Page 90 of No Safe Place
Sunday | Evening
Andy
Andy tried to describe it to the detectives – that moment on the hill, before it all happened.
He’d almost convinced himself that he was imagining the footsteps, that it was anxiety playing tricks on him, that he was hearing his own heartbeat pounding in his ears.
But he’d got up off the bench and spun round and seen the slight figure, hood up, knife in hand.
‘I asked what they wanted,’ he said, looking up at Field. ‘I assumed they were going to mug me. Wanted my phone or something.’
He focused on Field’s stern face. The flecks of grey at her temples, the studious expression. If he listened, and he always listened, he could hear the rustle of her starched white shirt.
‘It was like something out of a film. She circled the bench, and I was edging away—’
‘She?’
He hesitated. ‘I think it was a girl. I mean, it could have been a small guy, but they moved like a woman.’
Field nodded for him to continue.
‘I kept my eyes on the knife and kept asking: “What do you want? What do you want?”, but she didn’t say anything, and then she … ran at me.’
It had happened quickly, and he was embarrassed. Someone his size shouldn’t be scared of someone so small. If he’d had his wits about him, if he hadn’t been so bloody anxious when it happened—
‘She lunged at me with the knife, and she must have cut my arm.’ He held it up, then felt stupid. ‘To be honest, I didn’t even feel it, I just kept stepping backwards and then I tripped and fell and—’

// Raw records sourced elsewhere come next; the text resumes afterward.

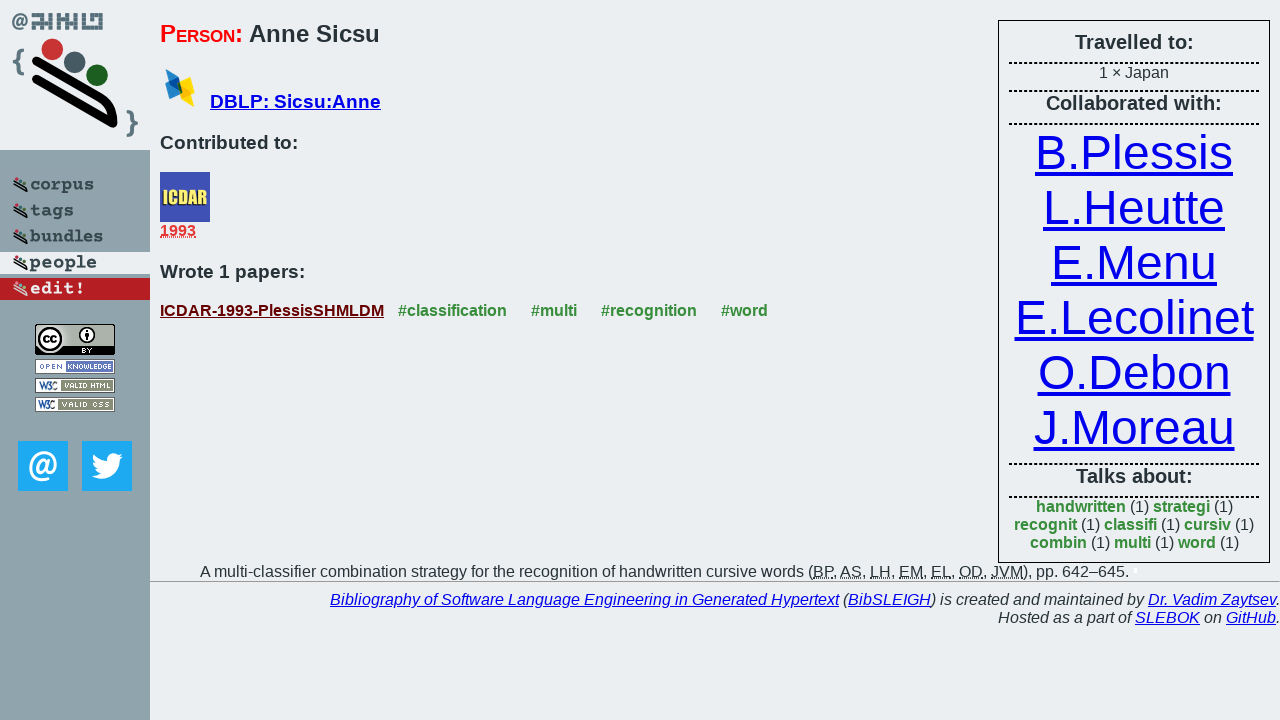

--- FILE ---
content_type: text/html; charset=utf-8
request_url: https://bibtex.github.io/person/Anne_Sicsu.html
body_size: 1549
content:
<!DOCTYPE html>
<html>
<head>
	<meta http-equiv="Content-Type" content="text/html; charset=UTF-8"/>
	<meta name="keywords" content="software linguistics, software language engineering, book of knowledge, glossary, academic publications, scientific research, open knowledge, open science"/>
	<title>BibSLEIGH — Anne_Sicsu</title>
	<link href="../stuff/bib.css" rel="stylesheet" type="text/css"/>
	<link href='http://fonts.googleapis.com/css?family=Exo+2:400,700,400italic,700italic' rel='stylesheet' type='text/css'>
	<script src="../stuff/jquery.min.js" type="text/javascript"></script>
</head>
<body>
<div class="left">
	<a href="../index.html"><img src="../stuff/bibsleigh.png" alt="BibSLEIGH" title="BibSLEIGH" class="pad"/></a>

	<div class="pad">
		<a href="../index.html"><img src="../stuff/p-corpus.png" alt="BibSLEIGH corpus" title="All papers in the corpus"/></a><br/>
		<a href="../tag/index.html"><img src="../stuff/p-tags.png" alt="BibSLEIGH tags" title="All known tags"/></a><br/>
		<a href="../bundle/index.html"><img src="../stuff/p-bundles.png" alt="BibSLEIGH bundles" title="All selected bundles"/></a><br/>
		<a href="../person/index.html"><img src="../stuff/a-people.png" alt="BibSLEIGH people" title="All contributors"/></a><br/>
<a href="https://github.com/slebok/bibsleigh/edit/master/people/Anne_Sicsu.json"><img src="../stuff/edit.png" alt="EDIT!" title="EDIT!"/></a>
	</div>
	<a href="http://creativecommons.org/licenses/by/4.0/" title="CC-BY"><img src="../stuff/cc-by.png" alt="CC-BY"/></a><br/>
	<a href="http://opendatacommons.org/licenses/by/summary/" title="Open Knowledge"><img src="../stuff/open-knowledge.png" alt="Open Knowledge" /></a><br/>
	<a href="http://validator.w3.org/check/referer" title="XHTML 1.0 W3C Rec"><img src="../stuff/xhtml.png" alt="XHTML 1.0 W3C Rec" /></a><br/>
	<a href="http://jigsaw.w3.org/css-validator/check/referer" title="CSS 2.1 W3C CanRec"><img src="../stuff/css.png" alt="CSS 2.1 W3C CanRec" class="pad" /></a><br/>
	<div class="sm">
		<a href="../mailto:vadim@grammarware.net"><img src="../stuff/email.png" alt="email" title="Complain!" /></a>
		<a href="https://twitter.com/intent/tweet?screen_name=grammarware"><img src="../stuff/twitter.png" alt="twitter" title="Mention!" /></a>
	</div>

</div>
<div class="main"><div class="tbox"><code>Travelled to:</code><hr/>1 × Japan<hr/><code>Collaborated with:</code><hr/><span style="font-size:300.0%"><a href="../person/Brigitte_Plessis.html">B.Plessis</a></span>
<span style="font-size:300.0%"><a href="../person/Laurent_Heutte.html">L.Heutte</a></span>
<span style="font-size:300.0%"><a href="../person/Eric_Menu.html">E.Menu</a></span>
<span style="font-size:300.0%"><a href="../person/Eric_Lecolinet.html">E.Lecolinet</a></span>
<span style="font-size:300.0%"><a href="../person/Olivier_Debon.html">O.Debon</a></span>
<span style="font-size:300.0%"><a href="../person/Jean-Vincent_Moreau.html">J.Moreau</a></span><hr/><code>Talks about:</code><hr/><span class="tag"><a href="../word/handwritten.html">handwritten</a></span> (1) 
<span class="tag"><a href="../word/strategi.html">strategi</a></span> (1) 
<span class="tag"><a href="../word/recognit.html">recognit</a></span> (1) 
<span class="tag"><a href="../word/classifi.html">classifi</a></span> (1) 
<span class="tag"><a href="../word/cursiv.html">cursiv</a></span> (1) 
<span class="tag"><a href="../word/combin.html">combin</a></span> (1) 
<span class="tag"><a href="../word/multi.html">multi</a></span> (1) 
<span class="tag"><a href="../word/word.html">word</a></span> (1)</div>
<h2><span class="ttl"> Person:</span> Anne Sicsu</h2>
<h3><img src="../stuff/ico-dblp.png" alt="DBLP"/> <a href="http://dblp.uni-trier.de/pers/hd/s/Sicsu:Anne">DBLP: Sicsu:Anne</a></h3><h3>Contributed to:</h3><div class="minibar"><div><a href="../ICDAR-1993.html" title="ICDAR 1993"><img src="../stuff/icdar.png" class="abc" alt="ICDAR 1993"/></a><abbr title="1993">1993</abbr></div><br style="clear:left"/></div><h3>Wrote 1 papers:</h3><dl class="toc"><dt><a href="../ICDAR-1993-PlessisSHMLDM.html">ICDAR-1993-PlessisSHMLDM</a> <span class="tag"><a href="../tag/classification.html" title="classification">#classification</a></span> <span class="tag"><a href="../tag/multi.html" title="multi">#multi</a></span> <span class="tag"><a href="../tag/recognition.html" title="recognition">#recognition</a></span> <span class="tag"><a href="../tag/word.html" title="word">#word</a></span></dt><dd>A multi-classifier combination strategy for the recognition of handwritten cursive words (<abbr title="Brigitte Plessis">BP</abbr>, <abbr title="Anne Sicsu">AS</abbr>, <abbr title="Laurent Heutte">LH</abbr>, <abbr title="Eric Menu">EM</abbr>, <abbr title="Eric Lecolinet">EL</abbr>, <abbr title="Olivier Debon">OD</abbr>, <abbr title="Jean-Vincent Moreau">JVM</abbr>), pp. 642–645.</dd> <div class="pagevis" style="width:3px"></div></dl>
</div>
<hr style="clear:both"/>
<div class="last">
	<em>
		<a href="http://bibtex.github.io">Bibliography of Software Language Engineering in Generated Hypertext</a>
		(<a href="http://github.com/slebok/bibsleigh">BibSLEIGH</a>) is
		created and maintained by <a href="http://grammarware.github.io/">Dr. Vadim Zaytsev</a>.<br/>
		Hosted as a part of <a href="http://slebok.github.io/">SLEBOK</a> on <a href="http://www.github.com/">GitHub</a>.
	</em>
</div>
</body>
</html>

The male detective was taking notes without looking down at the paper.
He needed them to believe him. The story had seemed too strange to report to police, had happened too quickly, and now speaking it out loud it sounded ridiculous, made up.
‘Someone came round the corner, and she ran for it, sprinted past them. I got up and walked away and it was only when I got home that I realised I’d been—’
Stabbed. He couldn’t say the word – it sounded too melodramatic.
‘That I was bleeding.’
The scratching on the paper was distracting him.
He rested his head on one hand, to muffle the sound, an old trick.
An old coping mechanism that only half worked because he could still hear the pen.
He’d done something to try and block the noise out, and because he’d given in to this small action, his anxiety was already tugging at him, trying to get him to do another.
‘The attacker, were they left- or right-handed, Andy?’ she asked.
He tried to picture it. Put himself back in the moment. ‘Left.’
‘Good, well done,’ Field said. ‘So, you got home, and then what happened?’
He could hardly hear the question over the sound of the pen, but then the writing stopped. Andy breathed again.
‘I don’t know what time it was exactly. I tried to sleep, but the bleeding wasn’t stopping. I was awake most of the night, until I decided to just leave.’
When he got home, his main concern was the blood. Not dripping blood on the carpets or leaving smears on the walls. He was confused and upset, and it felt important, so important, not to leave blood anywhere.
‘And why did you decide to go to Brighton?’ the man asked, and Andy sensed his pen hovering above the pad.
He clenched his fists and focused on the question.
‘I don’t know,’ he said, with a sigh. ‘I knew David had been attacked. I saw it in the news. I didn’t know about Sam, not until earlier when they arrested me.’
Sam.
Sometimes, on the ward, it had felt like Lily and Callum and Paige were all so similar, and so exuberant , that he was the outsider. He didn’t mind – it wasn’t their fault. They never left him out on purpose.
But Sam always made sure he was included.
‘But it was like I could feel that someone was coming for us. I was in my room, and I kept hearing footsteps, imagining they were creeping up on me all over again. It felt important to get somewhere they couldn’t find me,’ he said, looking up at them both.
Field had a closed expression on her face, all buttoned-up. He had no idea whether she believed him.